▶ **INSTRUCTIONS TO FOLLOW**: Could you continue the piece on Spades and relationships, picking up right after its final sentence?
[PAGE EXTRACT start]
Hubby and I like to play Spades, we have for years. Whenever I mention this I know people begin to wonder whether I was raised in a Senior Center or a prison. I’ll tell you later, but it will cost you your lunch. You laugh, but you’ve never been shivved by someone’s grandma over the last tapioca pudding. Or, maybe you do.
In any case, it is my opinion that anyone in any kind of relationship should learn to play spades. I have rarely seen a couple last more than a year who couldn’t make it through a game without one of them throwing a tantrum or storming off into the other room. It’s a game of communication and attentiveness, and something we could all learn from in dealing with daily life.
Spades is a game of nonverbal communication. There is no table talk allowed playing Spades. This means partners have to find other ways to communicate with each other. Great attention is needed to body language and eye contact, but so is awareness of how your partner is going to perceive your body language or nonverbal clues. Sometimes it is just important to know the messages we send to others, especially those with whom we share intimate contact, as it is to know how to read and not over-read or misinterpret those messages from others. It took me a long time to get used to the fact that if Hubby doesn’t have a response he deems important he just won’t respond much at all. There might be a shift in eyes to make contact for a second or a nearly imperceptible nod, but I had to learn to recognize that and not take it personally or feel ignored. Nonverbal communication is key to any relationship, even in a world run by texts and emails.
[PAGE EXTRACT end]
[EXCERPTED RECORDS start]
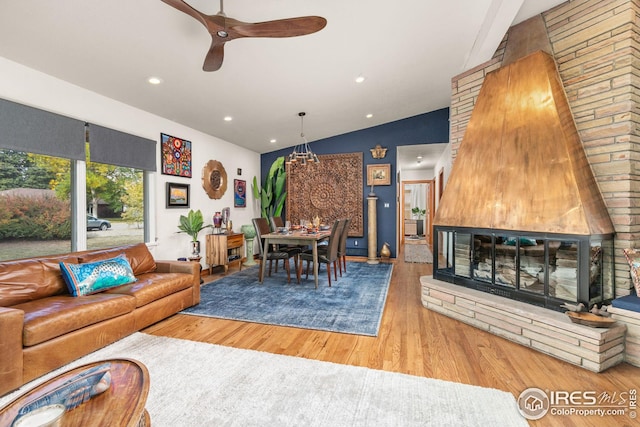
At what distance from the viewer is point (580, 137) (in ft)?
8.29

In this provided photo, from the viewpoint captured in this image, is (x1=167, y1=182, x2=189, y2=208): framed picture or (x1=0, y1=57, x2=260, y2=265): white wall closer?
(x1=0, y1=57, x2=260, y2=265): white wall

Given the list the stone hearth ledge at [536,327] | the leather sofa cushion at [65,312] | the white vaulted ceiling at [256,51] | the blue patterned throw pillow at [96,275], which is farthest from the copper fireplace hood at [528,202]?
the blue patterned throw pillow at [96,275]

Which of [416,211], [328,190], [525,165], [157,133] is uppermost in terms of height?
[157,133]

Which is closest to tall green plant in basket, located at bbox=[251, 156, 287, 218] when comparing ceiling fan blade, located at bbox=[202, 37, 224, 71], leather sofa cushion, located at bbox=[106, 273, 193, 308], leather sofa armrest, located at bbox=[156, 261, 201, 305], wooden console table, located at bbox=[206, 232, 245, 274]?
wooden console table, located at bbox=[206, 232, 245, 274]

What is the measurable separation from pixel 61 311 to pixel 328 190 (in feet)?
16.9

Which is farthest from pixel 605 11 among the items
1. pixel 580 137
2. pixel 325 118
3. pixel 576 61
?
pixel 325 118

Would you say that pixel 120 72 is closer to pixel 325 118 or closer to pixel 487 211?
pixel 325 118

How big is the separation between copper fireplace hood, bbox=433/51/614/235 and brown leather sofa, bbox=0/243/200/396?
3.07 metres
[EXCERPTED RECORDS end]
▶ **RESPONSE TO THE EXERCISE**:
Spades demands we stay calm with each other. Don’t tell my partners, but sometimes I make mistakes. In Spades this can happen for lots of reasons. Sometimes you just guess wrong. That’s why it’s a game. The lesson here is calm. If I blow up at my partner because he made a mistake not only do I look stupid but it throws us off for the rest of the game. We are no longer a solid unit. I’ve caused a rift. I can point out where I think things went wrong and what I think should happen next time, and he can either agree or disagree. Then we move on. We don’t let it bother us for the rest of the game. I also can’t freak out because I made a mistake and let it continue to bother me. Both of these situations have the potential to lead to doubt and resentment. Don’t do it. It doesn’t help anyone.
Spades involves being able to know how your partner thinks enough to foresee his next move. I have to know how and why my partner thinks the way he does. I need to know how he is going to react to my moves and how he expects me to react to his. This takes an inordinate amount of attentiveness and a deep knowledge of my partner. This can be hard to do. We like to think we know the ins and outs of our spouses and partners. How many of us can really say we know how our partners would react under certain circumstances. Could we trust them to consider all the factors and everyone involved? Do they know us well enough to know the same and anticipate our reactions? This lesson can be useful not only in communication and daily interactions, but in emergency situations. If I weren’t home during an emergency could I trust Hubby to act as I would need him to? If not, what needs to always be in place to make sure t hings are taken care of in my stead?
Spades encourages you to work together, not for your own agenda. This is a big one, especially when playing a game. We have a mutual goal, and in some situations I may have a goal that helps us as a team but requires work on behalf of my partner. I can’t tell him how I need that help, so it’s his job to put his goals aside to help me with mine. So often we get wrapped up in our own agendas and forget to leave any focus for common goals or those that benefit everyone. During arguments we’re often so concerned about “winning” that we forget what the outcome should be, a resolution that works as well as it can for everyone involved, not just Me.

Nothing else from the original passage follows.